Thursday, 2 August 2018

This and that

This post is a bit of a mix of things - hence the title.  First, I have finally bought a blue hydrangea.  It just had to be done.  The one I bought at RHS Chatsworth has turned a sort of bluey-pink, despite having hydrangea colorant applied to it.  So, I took the plunge and ordered this one - Hydrangea Macrophylla Magical Revolution Blue.  I have a pink one of these outside the front door and it has proved to be extremely hardy and reliable.  I am hoping this one will prove to be the same.
 It came from here and it was well packaged, healthy and had lots of flowers.  I wasn't expecting to receive such a lovely looking plant.  I will plant it in a pot with ericaceous compost and will give it some colorant next year.  Isn't it a beauty?  I just love that blue!
 I also bought another dwarf Ginkgo, to keep my other one company.  This one is called 'Troll'.  Again, I just had to buy it.  (It is sitting with a catmint and a fuchsia).

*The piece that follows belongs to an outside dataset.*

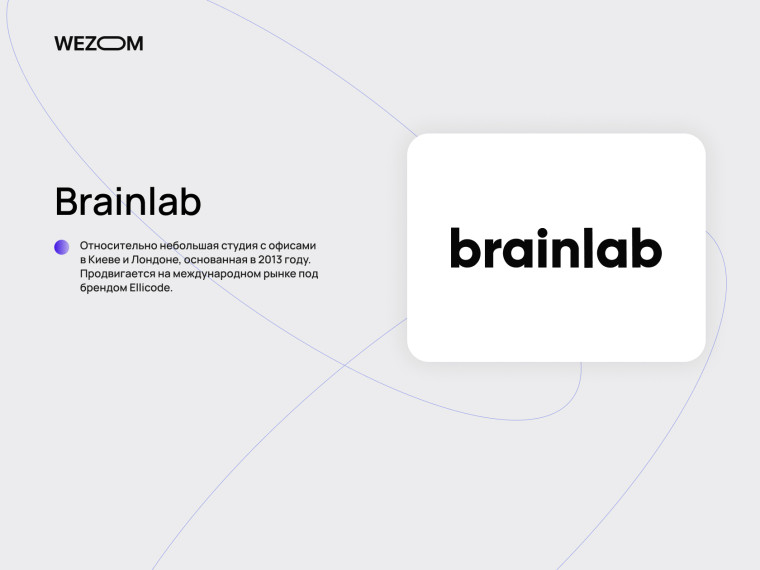 WEZOM

Brainlab

Относительно небольшая студия с офисами в Киеве и Лондоне, основанная в 2013 году. Продвигается на международном рынке под брендом Ellicode.

brainlab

We did get the promised rain last weekend and it was very welcome and much needed.  However, after a nice cool start to the week, it is gradually turning hotter and is humid again. Ugh!
 I have finished my third tunic dress, this one using my own bias binding.  I need to make a denim pinafore dress and a new work bag next, I think.
Finally, Scruffy made me laugh this morning, squeezing into a box which was too small for him.  As you can see, he really was not that happy with me pointing a camera at him (but then he never is!)